We traveled through the garment industry area of town, no Starbucks in sight, lots of dark entrance-ways that looked and smelled like dark holes to hell and of course construction overhead everywhere. That creepy feeling of not being where I should be crawled up my spine, and to top it off, the drips from air conditioners for the apartments above hit my head like rain showers.
We came to the first door. Yup, the signage definitely said 355 and we were on west 36th. This was the locked door he came to when he tried to retrieve our keys. After he sent me a text that the door was locked he scouted about and found another doorway two doors down with 355 on it. Okay, wait a minute. Manhattan is famous for Wall Street geniuses. Can they not number their streets? Lets just say their creativity matches Florence (on this street at any rate).
PJ gave me one of his wickedly mischievous smiles. “Wait,” he said, “There’s more.”
He opened the second doorway. Down at the end of a long narrow corridor I saw the sign, Luggage Storage.

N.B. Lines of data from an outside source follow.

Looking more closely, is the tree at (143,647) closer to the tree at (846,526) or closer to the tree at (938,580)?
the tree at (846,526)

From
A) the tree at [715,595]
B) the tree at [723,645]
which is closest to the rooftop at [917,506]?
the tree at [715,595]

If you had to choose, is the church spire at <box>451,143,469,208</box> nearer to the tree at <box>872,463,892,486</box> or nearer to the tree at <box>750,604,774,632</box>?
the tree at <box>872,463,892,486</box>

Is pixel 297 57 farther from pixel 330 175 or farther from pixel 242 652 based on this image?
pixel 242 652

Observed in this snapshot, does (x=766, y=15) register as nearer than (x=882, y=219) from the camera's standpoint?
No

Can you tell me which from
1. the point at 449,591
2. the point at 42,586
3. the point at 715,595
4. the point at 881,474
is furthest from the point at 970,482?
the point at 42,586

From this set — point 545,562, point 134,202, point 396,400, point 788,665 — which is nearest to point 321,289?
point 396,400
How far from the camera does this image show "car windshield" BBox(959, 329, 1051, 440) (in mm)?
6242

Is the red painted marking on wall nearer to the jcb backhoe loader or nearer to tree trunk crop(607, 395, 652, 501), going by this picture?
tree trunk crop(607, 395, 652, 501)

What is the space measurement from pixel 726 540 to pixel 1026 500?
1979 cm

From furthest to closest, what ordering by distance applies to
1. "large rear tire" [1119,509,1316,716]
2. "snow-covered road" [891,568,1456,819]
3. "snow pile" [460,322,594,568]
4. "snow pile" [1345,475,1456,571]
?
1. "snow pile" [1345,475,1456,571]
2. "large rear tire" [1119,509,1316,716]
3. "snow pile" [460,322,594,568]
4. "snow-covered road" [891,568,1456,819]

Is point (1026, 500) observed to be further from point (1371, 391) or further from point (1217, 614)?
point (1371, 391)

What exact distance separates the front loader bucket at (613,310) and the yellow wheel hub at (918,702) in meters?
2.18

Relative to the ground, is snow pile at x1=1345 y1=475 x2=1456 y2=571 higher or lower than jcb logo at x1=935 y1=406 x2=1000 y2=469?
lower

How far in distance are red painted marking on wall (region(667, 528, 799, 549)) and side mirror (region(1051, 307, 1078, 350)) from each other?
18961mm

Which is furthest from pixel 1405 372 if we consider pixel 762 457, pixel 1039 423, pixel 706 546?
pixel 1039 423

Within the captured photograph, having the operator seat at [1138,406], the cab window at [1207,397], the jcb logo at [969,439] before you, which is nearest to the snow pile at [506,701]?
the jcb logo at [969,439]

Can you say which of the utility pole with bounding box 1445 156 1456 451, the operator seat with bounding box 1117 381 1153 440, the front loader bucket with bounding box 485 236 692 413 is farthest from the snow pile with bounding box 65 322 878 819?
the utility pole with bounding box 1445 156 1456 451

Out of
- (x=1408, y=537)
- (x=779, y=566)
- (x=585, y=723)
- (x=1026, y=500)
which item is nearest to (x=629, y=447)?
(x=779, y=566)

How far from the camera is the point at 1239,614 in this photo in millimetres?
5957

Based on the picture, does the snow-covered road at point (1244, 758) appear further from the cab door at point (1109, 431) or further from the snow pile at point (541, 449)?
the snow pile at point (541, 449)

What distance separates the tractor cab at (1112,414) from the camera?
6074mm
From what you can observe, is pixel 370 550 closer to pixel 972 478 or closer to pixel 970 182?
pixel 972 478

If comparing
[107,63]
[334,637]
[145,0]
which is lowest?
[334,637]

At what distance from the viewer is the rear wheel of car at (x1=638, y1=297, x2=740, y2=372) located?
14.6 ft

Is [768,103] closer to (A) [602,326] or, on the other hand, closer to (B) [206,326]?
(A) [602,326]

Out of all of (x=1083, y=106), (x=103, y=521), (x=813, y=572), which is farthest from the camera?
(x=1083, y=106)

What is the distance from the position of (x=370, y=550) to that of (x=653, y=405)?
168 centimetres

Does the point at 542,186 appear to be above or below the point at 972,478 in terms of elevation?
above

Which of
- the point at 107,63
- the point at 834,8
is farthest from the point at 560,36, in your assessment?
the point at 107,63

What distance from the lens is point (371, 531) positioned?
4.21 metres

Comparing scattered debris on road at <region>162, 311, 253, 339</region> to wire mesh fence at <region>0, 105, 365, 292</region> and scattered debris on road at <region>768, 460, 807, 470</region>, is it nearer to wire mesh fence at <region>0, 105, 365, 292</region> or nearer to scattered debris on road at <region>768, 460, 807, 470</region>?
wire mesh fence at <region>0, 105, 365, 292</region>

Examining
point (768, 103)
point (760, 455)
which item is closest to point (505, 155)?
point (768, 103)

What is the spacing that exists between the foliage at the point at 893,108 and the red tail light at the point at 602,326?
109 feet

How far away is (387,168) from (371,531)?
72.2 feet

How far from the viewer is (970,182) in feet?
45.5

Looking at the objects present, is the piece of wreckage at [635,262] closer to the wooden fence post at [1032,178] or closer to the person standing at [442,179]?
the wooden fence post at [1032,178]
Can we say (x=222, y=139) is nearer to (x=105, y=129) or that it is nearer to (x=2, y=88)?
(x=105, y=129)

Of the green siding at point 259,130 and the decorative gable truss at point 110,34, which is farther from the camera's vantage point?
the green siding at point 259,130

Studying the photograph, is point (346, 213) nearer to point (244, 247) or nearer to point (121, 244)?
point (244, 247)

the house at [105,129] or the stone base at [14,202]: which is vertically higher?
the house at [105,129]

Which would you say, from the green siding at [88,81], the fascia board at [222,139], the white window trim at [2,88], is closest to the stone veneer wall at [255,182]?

“That’s it,” he said. The woman ducked when he took the picture. This is where the keys were kept in a box of keys with our name on it. Notice there’s no sign of a travel agency here. I sighed, and wiped my wet brow. Could this story get any stranger?
Back to the original story…
I had held fort at our 9C studio apartment door with our luggage conversing with Gabriel and our Auzzie neighbors. PJ arrived, my hero, drenched in sweat and ready to open the palace gate. But, the keys wouldn’t work.
They didn’t totally not work. I could hear clicking and swooshing when I took my turn at them, but we couldn’t seem to get the sequence to open the damn door. For me, this was the final straw. I’d kept a positive attitude up to this point, but really -a locked door.
The faceless apartment manager routine had worn way too thin. Now he answered my frantic emails with, “OK”. Seriously, what does that mean. It’s ok that I’m locked out? It’s ok that I’m paying $1600 for a week in an apartment I can’t get into. It’s ok that I’m homeless in NYC?
As I grumbled and fumed, PJ kept trying the locks. Ten minutes later, he put his shoulder into the third lock and the door moved. Phew. At last we were in.
The studio apartment is smaller than the first one, but the wifi rocks. It’s clean and efficiently organized with awesome air conditioning and better water pressure than the Grand Hyatt. I’ll post pics another day.
We’ve spun many stories around this adventure. My favorite is that we’re actually squatting and the manager is collecting a nice fee via PayPal for a unit he doesn’t own. Travel is always exciting.